Now let's talk about disorders
that affect the ear.
Let's start with otitis media.
This is an ear infection behind
the eardrum in the middle ear.
This can be acute or chronic.
This cause a lot of pain.
And they commonly occur after a patient has had
a primary viral illness such as the common cold
and then a secondary bacterial
infection will develop.
Some of the causes of ear
infections are vaccine-preventable.
Ear infections are not contagious.
They won't spread from person to person
but they can translocate within the host
which means your patient with an ear infection may
have the spread of the infection to another area.
Worldwide, acute otitis media affects
about 11 percent of people a year.
This is hundreds of millions of cases.
Half of the cases involve children less than 5 years
of age and it's more common among male patients.
Here's the anatomy of the external ear which includes
the part that we think of as the "actual ear"
and that includes the ear canal
The middle ear space begins behind the eardrum.

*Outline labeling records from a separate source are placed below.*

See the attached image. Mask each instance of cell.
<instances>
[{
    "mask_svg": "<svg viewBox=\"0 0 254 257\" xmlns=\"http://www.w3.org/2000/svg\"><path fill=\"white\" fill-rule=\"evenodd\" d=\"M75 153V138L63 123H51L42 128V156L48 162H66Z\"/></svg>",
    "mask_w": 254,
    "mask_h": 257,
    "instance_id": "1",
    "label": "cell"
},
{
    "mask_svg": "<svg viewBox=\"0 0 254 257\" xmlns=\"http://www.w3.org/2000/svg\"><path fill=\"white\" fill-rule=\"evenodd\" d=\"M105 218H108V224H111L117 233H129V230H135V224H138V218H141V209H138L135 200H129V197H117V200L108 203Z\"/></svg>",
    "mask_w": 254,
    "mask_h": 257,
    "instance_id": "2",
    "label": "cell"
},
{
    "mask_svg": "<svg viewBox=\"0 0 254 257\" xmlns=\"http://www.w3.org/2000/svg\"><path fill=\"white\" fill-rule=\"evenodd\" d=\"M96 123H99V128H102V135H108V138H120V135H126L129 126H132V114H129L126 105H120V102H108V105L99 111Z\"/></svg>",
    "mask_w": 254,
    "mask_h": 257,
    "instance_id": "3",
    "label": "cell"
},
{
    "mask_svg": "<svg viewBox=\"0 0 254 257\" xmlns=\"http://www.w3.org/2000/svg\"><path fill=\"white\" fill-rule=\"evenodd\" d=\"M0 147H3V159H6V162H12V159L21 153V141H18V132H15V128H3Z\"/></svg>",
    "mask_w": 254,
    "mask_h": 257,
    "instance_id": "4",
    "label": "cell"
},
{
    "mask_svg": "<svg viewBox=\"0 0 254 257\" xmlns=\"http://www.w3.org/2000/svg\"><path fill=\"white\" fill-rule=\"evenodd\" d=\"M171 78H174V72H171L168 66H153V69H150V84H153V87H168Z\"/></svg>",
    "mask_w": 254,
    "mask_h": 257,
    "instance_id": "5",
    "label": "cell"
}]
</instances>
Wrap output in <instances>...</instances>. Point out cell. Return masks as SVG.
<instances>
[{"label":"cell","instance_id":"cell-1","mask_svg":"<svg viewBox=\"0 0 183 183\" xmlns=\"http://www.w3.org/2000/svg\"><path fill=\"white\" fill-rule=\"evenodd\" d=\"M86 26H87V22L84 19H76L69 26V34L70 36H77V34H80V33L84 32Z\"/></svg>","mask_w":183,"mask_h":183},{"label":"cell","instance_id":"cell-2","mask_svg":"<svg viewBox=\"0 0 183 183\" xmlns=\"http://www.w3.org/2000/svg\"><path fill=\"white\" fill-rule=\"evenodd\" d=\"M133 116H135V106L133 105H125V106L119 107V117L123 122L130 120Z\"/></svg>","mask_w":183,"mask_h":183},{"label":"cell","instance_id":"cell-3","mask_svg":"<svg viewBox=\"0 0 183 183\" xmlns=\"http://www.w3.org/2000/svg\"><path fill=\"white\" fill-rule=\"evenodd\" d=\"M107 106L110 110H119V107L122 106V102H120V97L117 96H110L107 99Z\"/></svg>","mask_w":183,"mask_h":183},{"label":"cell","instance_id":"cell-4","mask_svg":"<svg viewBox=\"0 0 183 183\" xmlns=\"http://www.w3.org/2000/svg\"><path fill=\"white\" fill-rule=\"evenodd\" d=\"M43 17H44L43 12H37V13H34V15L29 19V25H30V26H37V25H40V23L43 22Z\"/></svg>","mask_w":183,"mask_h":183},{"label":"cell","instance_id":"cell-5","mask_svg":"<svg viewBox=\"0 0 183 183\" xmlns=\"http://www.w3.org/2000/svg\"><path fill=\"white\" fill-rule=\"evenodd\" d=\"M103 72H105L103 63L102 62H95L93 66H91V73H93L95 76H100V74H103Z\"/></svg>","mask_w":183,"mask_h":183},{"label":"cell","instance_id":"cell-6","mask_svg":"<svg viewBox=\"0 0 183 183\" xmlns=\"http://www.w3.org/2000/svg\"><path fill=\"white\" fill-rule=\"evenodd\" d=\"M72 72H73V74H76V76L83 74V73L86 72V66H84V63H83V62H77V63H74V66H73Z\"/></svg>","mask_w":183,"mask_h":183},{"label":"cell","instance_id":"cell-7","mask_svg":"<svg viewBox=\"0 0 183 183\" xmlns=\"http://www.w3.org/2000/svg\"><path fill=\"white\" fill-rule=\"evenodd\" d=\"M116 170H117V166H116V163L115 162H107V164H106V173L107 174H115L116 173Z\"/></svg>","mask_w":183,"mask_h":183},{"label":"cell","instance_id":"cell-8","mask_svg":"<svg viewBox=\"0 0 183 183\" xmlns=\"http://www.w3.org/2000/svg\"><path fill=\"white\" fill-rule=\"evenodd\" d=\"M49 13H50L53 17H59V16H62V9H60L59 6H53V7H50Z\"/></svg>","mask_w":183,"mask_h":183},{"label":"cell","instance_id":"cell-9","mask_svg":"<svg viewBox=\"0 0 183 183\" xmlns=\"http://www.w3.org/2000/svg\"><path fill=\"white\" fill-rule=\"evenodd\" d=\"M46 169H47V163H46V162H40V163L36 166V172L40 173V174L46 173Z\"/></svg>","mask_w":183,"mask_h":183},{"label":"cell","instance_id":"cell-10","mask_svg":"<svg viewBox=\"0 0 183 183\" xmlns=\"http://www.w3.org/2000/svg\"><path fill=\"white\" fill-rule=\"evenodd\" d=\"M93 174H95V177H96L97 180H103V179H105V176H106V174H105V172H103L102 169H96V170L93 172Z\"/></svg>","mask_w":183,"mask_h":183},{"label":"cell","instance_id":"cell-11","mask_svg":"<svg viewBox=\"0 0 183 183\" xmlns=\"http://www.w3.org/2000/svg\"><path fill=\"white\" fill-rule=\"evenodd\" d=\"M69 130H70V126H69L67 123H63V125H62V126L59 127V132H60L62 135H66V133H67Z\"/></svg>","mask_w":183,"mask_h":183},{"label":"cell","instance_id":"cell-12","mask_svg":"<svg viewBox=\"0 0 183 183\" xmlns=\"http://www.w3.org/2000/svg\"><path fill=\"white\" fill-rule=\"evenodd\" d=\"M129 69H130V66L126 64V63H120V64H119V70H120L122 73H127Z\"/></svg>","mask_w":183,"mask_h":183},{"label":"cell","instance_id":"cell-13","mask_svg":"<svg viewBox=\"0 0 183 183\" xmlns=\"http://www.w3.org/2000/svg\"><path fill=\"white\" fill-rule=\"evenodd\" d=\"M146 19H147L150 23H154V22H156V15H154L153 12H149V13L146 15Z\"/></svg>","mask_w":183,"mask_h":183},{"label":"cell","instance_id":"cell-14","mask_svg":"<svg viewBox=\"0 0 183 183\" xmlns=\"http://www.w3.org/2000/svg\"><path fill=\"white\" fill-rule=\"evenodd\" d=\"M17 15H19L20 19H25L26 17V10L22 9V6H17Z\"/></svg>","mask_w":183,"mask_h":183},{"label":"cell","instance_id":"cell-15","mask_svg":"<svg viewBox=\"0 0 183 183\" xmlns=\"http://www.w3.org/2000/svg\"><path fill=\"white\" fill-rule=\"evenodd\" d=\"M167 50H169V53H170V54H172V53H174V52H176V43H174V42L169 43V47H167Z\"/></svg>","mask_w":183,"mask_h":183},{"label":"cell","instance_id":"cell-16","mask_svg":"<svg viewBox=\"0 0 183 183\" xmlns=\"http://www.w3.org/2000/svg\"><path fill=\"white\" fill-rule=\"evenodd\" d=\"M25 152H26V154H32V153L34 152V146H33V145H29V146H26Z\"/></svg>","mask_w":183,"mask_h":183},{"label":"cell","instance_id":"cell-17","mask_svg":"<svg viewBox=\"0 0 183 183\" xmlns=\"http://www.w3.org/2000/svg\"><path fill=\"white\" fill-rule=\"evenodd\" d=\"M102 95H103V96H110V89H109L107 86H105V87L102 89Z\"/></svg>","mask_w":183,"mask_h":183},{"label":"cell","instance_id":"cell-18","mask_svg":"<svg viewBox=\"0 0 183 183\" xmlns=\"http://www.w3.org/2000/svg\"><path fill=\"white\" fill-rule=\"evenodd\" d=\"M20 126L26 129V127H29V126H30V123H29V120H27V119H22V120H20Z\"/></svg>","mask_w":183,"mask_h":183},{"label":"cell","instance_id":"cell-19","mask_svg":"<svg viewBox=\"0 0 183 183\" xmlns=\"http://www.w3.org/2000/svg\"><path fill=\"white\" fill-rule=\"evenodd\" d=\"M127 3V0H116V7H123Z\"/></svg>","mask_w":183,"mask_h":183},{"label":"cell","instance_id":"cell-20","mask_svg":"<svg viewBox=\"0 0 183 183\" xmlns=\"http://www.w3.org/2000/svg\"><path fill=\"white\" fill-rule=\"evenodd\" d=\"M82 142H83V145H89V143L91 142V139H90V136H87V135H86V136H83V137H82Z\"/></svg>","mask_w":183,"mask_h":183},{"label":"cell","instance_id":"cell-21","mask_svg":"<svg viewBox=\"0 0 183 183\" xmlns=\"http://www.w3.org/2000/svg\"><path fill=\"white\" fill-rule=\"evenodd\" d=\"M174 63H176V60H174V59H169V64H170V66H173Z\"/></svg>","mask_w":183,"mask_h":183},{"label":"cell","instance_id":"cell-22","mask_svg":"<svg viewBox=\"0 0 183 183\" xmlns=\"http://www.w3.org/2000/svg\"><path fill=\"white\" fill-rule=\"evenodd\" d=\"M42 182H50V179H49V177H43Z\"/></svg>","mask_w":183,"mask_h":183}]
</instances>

Here you will find the bones that
transmit the sound for hearing
and the eustachean tubes which help
regulate the fluid in the middle ear.
When the eustachean tube isn't functioning properly,
the gas volume in the middle ear is trapped
and this causes a negative
pressure in the middle ear.
The fluid from the surrounding tissue is then pulled into that
space causing an effusion or extra fluid behind the eardrum
If you can't clear that fluid out of
that space, it may get infected.
Dysfunction of the eustachean tube is a
common cause of all forms of otitis media.
This is usually due to inflammation of
the mucus membranes and the nasopharynx
This can be caused by common viral illnesses such as the
common cold, strep throat, or even seasonal allergies.
Typically, we see the patients start with a viral URI
Again, if they don't clear
the fluid out of the space,
bacteria can begin to grow and this is
called the secondary bacteral infection.
Pediatric anatomy and their immune
function contributes to this problem.
The three most common causes of
bacterial pediatric infections are:
Strep pneumoniae, M. catarrhalis
and Haemophilus influenzae
Here you can see the pus from the infection
pressing up against the back of the eardrum.
That's gonna make it bulge out into the canal.
There are some risk factors for ear infections.
One is second-hand smoke exposure.
Another is pacifier use and
children who attend daycare.
And this could be, they're
just exposed to more viruses.
But then if they're not cleared, the fluid
can turn into a bacterial infection.
Here are some differences in the anatomy.
On the left we see the infant's eustachean tube,
on the right we see the adult eustachean tube.
The size of the passageway contributes to the problem,
so infants have a much smaller eustachean tube.
The direction of the drainage into
the throat is also different.
In pediatric patients, the tube lays more horizontally and
this makes it easier for bacteria to ascend the tube.
In adults, this is more vertical
so they're assisted by gravity.
Bacteria actually need to climb up like a ladder.
The stiffness of the tube has to do with this too.
In children, the tube is softer, therefore it's more
collapsible and the fluid can get trapped inside
Adults have a stiffer eustachean tube.
The length of the tube also contributes.
Pediatric patients have a shorter distance for the
bacteria to travel and adults have a longer distance.
The opening into the throat is also rounder in pediatric
patients and this allows a bare passageway for the bacteria.